The brief facts are that the assessee is an individual running

Proprietaryship Firm in the name and style of M/s.Baskaran Milk Parlour

and filed his return of income on 31.03.2018 for AY 2017-18 admitting

total income of Rs.4,56,870/-, which was processed u/s.143(1) of the Act

on 21.04.2018; and later, the case was selected for complete scrutiny.

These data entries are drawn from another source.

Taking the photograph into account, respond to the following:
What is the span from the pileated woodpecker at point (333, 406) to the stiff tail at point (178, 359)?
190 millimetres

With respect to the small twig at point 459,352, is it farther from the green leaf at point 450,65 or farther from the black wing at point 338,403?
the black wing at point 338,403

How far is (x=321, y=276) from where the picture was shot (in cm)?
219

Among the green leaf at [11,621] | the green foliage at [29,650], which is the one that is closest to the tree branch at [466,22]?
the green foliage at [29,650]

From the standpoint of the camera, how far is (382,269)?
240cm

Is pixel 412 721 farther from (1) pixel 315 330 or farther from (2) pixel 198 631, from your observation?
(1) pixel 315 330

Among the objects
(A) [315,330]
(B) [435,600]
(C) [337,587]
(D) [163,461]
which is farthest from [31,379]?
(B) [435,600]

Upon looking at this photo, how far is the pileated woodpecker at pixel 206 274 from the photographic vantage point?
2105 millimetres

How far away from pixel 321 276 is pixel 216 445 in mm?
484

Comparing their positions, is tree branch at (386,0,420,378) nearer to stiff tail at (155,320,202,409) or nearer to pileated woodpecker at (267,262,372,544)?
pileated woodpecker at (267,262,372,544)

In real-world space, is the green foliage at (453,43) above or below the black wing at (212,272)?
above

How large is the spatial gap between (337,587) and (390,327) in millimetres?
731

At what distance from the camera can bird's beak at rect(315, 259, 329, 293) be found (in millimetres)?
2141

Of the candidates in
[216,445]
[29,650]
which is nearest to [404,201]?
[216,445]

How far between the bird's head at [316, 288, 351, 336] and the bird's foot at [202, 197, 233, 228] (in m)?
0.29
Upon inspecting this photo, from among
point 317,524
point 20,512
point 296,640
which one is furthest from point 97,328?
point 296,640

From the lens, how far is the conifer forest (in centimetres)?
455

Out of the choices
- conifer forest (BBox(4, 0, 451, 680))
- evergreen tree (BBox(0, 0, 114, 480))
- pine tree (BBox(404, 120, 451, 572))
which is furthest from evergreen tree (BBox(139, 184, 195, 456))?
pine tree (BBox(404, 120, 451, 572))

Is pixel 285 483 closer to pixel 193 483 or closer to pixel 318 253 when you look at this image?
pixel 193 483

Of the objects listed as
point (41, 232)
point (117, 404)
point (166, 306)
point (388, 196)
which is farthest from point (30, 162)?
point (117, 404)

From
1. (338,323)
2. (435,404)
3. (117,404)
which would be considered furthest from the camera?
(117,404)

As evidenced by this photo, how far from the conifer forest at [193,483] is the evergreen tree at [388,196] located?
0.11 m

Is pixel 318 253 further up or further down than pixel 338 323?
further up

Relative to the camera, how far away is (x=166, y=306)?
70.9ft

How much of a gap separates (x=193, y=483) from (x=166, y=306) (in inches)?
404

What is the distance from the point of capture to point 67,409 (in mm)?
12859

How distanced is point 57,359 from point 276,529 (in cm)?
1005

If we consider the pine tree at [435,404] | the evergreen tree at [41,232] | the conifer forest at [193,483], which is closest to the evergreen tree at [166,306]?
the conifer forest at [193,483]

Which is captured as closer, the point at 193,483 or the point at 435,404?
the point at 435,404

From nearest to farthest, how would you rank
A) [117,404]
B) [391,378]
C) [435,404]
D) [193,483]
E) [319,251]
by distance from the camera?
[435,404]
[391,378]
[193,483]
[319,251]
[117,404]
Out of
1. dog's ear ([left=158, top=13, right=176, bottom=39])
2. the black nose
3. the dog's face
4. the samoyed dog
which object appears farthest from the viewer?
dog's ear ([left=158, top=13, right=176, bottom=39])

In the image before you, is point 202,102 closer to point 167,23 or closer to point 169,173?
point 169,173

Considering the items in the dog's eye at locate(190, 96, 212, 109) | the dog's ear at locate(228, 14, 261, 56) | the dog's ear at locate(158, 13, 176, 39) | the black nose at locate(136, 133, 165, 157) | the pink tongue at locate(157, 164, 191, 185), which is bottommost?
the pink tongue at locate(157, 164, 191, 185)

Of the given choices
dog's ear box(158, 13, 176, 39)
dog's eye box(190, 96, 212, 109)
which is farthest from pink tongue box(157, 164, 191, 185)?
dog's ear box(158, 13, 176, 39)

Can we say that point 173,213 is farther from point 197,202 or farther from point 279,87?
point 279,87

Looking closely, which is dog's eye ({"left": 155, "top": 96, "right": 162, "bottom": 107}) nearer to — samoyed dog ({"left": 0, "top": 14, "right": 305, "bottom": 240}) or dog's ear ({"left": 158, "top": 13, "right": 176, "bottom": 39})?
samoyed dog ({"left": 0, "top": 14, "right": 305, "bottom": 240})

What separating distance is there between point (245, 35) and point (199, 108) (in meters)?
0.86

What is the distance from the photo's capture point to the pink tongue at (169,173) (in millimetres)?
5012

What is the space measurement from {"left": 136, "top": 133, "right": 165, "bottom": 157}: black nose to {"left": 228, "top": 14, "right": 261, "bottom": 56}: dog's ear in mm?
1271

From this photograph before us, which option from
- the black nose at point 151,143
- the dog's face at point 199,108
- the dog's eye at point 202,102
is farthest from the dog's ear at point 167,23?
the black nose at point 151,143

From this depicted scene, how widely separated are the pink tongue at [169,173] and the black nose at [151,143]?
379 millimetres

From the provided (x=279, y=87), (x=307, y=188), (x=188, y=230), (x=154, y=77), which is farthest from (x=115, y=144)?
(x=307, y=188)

The AO noted that during the year assessee had deposited SBNs of

Rs.31,47,900/- in his two bank accounts (Canara Bank - Rs.3,34,000/- &

Lakshmi Vilas Bank - Rs.28,13,900/-, totaling Rs. Rs.31,47,900/-). The

AO further noted that Lakshmi Vilas Bank informed the AO that out of the

aforesaid cash deposit of Rs.28,13,900/-, Rs.6,01,610/- was not SBNs but

valid currency. Therefore, the AO asked the assessee to prove the nature

and source of balance amount of Rs.25,46,290/-. The assessee replied

that the nature of the deposits/SBNs was trade receipts i.e. sale

consideration of milk & milk products, and source of the same was from

customers to whom milk/milk products were sold and expressed his

willingness to furnish the names of his distributors/customers. However, the AO was of the opinion that after 8th November, 2016, assessee ought

not to have received the SBNs and therefore, he was pleased to add

Rs.25,46,290/- u/s.69 of the Act.

ITA No.809/Chny/2024 (AY 2017-18) Shri Kuppusamy Baskaran :: 3 ::

4.

Aggrieved, the assessee preferred an appeal before the Ld.CIT(A)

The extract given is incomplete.